Pourquoi l’Italie va gagner l’Euro 2016

Pourquoi l’Italie va gagner l’Euro 2016

2 juin 2016 1 Par Nicolas Basse

Entre ceux qui se lamentent sur les choix de Conte, ceux qui pleurent les blessés et les autres qui tremblent devant le groupe Belgique/Suède/Irlande, quasiment aucun supporter italien ne voit la Nazionale faire un grand parcours. Pourtant, l’Italie va gagner l’Euro 2016. Voici pourquoi.

Pour une fois que les Italiens et les Français sont d’accord sur une question de football… En cœur, ils le clament : « l’Italie n’a jamais été aussi faible que cette année. Ils ne gagneront jamais l’Euro ». Des idées renforcées en France par des chroniqueurs souvent à coté de la plaque et dont le dernier visionnage d’un match de l’Italie remonte à 2014, et en Italie par de nombreuses anciennes gloires qui tirent à boulets rouges sur l’équipe de Conte. Tellement facile de s’en prendre à un groupe sans grande confiance… De toute façon, ils se trompent. Tous.

italiens absents
L’équipe type des Italiens non sélectionnés

Parce que Conte est un grand entraîneur

Alors que même les juventini les plus fervents brûlaient d’admiration pour Conte, certains ont commencé à douter en voyant ses choix de joueurs et tactiques pendant les matchs préparatoires. « Pourquoi se borne-t-il au 3-5-2 ? », « Comment peut-il faire confiance à Thiago Motta, Eder ou encore De Sciglio ? ». Une angoisse qui a augmenté avec l’annonce de la liste des pré-sélectionnés puis des 23 finaux. Pas de Jorginho, Pirlo, Bonaventura, Giovinco, Berardi, Gabbiadini… (« et Balotelli diront les commentateurs français ne suivant pas le foot transalpin »).

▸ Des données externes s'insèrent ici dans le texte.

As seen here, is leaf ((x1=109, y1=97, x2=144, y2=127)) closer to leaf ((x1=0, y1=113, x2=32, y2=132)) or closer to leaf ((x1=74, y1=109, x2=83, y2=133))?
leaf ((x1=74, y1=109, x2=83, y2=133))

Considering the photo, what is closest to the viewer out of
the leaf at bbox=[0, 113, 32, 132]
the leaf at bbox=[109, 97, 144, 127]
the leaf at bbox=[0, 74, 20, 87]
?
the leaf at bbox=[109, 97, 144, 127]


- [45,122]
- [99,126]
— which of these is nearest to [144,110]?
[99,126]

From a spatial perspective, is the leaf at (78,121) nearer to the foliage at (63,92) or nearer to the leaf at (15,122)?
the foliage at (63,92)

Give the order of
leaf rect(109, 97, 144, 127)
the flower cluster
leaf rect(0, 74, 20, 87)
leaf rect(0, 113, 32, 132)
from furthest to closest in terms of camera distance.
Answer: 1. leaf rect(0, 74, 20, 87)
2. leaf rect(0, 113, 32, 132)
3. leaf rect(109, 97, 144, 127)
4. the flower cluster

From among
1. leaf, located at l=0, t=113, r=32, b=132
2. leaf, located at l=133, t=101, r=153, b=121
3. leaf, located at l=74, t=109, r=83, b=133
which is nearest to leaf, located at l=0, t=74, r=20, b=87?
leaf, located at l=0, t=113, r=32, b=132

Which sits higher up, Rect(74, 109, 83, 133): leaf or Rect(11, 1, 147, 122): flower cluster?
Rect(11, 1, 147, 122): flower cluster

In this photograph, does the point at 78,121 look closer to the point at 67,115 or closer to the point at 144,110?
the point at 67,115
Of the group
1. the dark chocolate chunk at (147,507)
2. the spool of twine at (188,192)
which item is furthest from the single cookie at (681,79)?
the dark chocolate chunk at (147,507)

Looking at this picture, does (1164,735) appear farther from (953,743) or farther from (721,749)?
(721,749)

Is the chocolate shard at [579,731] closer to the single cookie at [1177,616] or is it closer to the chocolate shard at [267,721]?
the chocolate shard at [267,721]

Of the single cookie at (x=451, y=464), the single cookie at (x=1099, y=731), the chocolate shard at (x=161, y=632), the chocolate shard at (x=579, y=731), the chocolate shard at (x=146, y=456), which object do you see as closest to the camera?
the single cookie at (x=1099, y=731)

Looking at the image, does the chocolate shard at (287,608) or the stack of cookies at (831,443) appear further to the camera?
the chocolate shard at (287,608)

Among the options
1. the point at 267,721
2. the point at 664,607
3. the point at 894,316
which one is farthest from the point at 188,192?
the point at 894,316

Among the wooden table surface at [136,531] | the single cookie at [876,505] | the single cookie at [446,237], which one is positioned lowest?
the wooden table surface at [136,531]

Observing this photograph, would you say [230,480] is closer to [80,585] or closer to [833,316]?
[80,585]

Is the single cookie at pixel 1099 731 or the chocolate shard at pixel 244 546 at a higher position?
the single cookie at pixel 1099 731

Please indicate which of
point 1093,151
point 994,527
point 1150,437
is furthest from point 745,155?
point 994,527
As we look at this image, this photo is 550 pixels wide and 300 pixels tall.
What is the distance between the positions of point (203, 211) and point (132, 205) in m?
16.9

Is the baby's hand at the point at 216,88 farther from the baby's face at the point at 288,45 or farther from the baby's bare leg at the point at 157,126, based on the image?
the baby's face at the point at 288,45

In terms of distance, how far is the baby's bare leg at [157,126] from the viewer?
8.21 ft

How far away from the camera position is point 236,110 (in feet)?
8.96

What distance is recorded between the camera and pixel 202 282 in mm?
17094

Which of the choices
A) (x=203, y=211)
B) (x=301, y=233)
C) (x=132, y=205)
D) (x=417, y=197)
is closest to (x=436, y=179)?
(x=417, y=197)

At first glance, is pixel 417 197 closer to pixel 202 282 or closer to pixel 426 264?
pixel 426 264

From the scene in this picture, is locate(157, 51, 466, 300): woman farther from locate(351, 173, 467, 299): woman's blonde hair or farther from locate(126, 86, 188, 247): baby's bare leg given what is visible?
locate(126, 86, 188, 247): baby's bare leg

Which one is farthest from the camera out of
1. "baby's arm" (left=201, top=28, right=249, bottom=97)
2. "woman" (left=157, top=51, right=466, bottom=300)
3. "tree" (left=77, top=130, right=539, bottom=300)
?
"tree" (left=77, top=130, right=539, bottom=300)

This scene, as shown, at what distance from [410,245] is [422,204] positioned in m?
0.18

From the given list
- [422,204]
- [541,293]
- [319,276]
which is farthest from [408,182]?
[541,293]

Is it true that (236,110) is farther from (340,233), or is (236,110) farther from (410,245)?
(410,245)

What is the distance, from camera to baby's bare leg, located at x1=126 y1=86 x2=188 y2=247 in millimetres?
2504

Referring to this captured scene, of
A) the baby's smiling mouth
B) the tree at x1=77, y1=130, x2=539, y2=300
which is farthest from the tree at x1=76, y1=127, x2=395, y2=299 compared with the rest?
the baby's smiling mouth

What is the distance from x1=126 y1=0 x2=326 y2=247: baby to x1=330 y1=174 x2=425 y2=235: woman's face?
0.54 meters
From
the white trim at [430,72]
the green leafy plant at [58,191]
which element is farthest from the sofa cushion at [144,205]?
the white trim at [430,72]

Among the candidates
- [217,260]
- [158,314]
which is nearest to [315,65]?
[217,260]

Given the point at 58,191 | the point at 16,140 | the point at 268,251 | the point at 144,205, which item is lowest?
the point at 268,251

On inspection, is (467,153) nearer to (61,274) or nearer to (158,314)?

Évidemment, tous ces arguments se tiennent. Conte a toujours eu du mal à choisir d’autres systèmes que le 3-5-2, ce qui lui a joué des tours sur la scène européenne avec la Juventus, et compte sur certains joueurs qui ne sont pas forcément les meilleurs. Mais, qu’il soit aimé ou détesté, Antonio Conte n’est pas n’importe qui. Il a un plan. À la Raï, il a récemment déclaré : « Dans une grande compétition comme celle-ci, il faut avoir dès le début un plan de jeu défini et nous l’avons trouvé. Je veux une équipe avec un E majuscule, le collectif devra être plus important que les individualités. Je suis optimiste et je me laisserai rêver« . Pour ceux qui ne l’auraient pas compris, il le répète un peu plus tard : « notre fuoriclasse (joueur de classe mondiale, ndlr), c’est le jeu collectif« .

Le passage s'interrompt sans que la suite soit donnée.